---------- Given entries

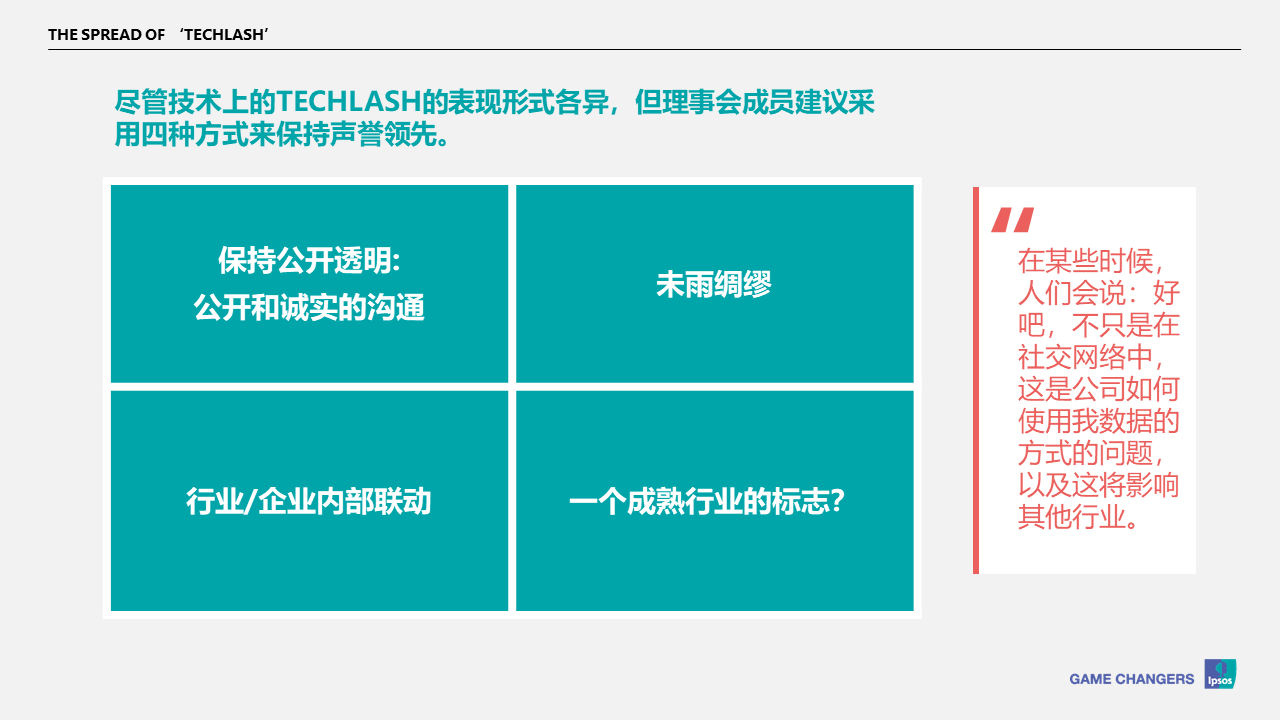 THE SPREAD OF ‘TECHLASH’

尽管技术上的TECHLASH的表现形式各异，但理事会成员建议采用四种方式来保持声誉领先。

保持公开透明:
公开和诚实的沟通

未雨绸缪

行业/企业内部联动

一个成熟行业的标志?

“

在某些时候，人们会说：好吧，不只是在社交网络中，这是公司如何使用我数据的方式的问题，以及这将影响其他行业。

GAME CHANGERS

Ipsos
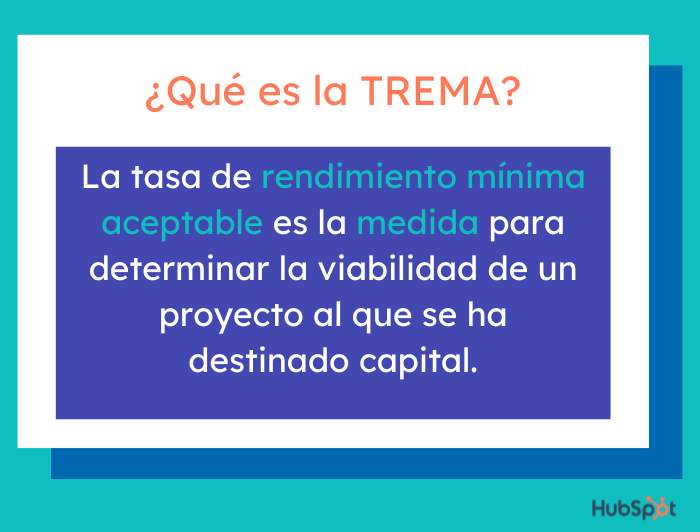 ¿Qué es la TREMA?

La tasa de rendimiento mínima aceptable es la medida para determinar la viabilidad de un proyecto al que se ha destinado capital.

HubSpot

--------------------

◆ **What the task asks**:
When you copy the entries above, reproduce each line exactly and leave out any pictures.

◆ **Response to the exercise**:
 THE SPREAD OF ‘TECHLASH’

尽管技术上的TECHLASH的表现形式各异，但理事会成员建议采用四种方式来保持声誉领先。

保持公开透明:
公开和诚实的沟通

未雨绸缪

行业/企业内部联动

一个成熟行业的标志?

“

在某些时候，人们会说：好吧，不只是在社交网络中，这是公司如何使用我数据的方式的问题，以及这将影响其他行业。

GAME CHANGERS

Ipsos
 ¿Qué es la TREMA?

La tasa de rendimiento mínima aceptable es la medida para determinar la viabilidad de un proyecto al que se ha destinado capital.

HubSpot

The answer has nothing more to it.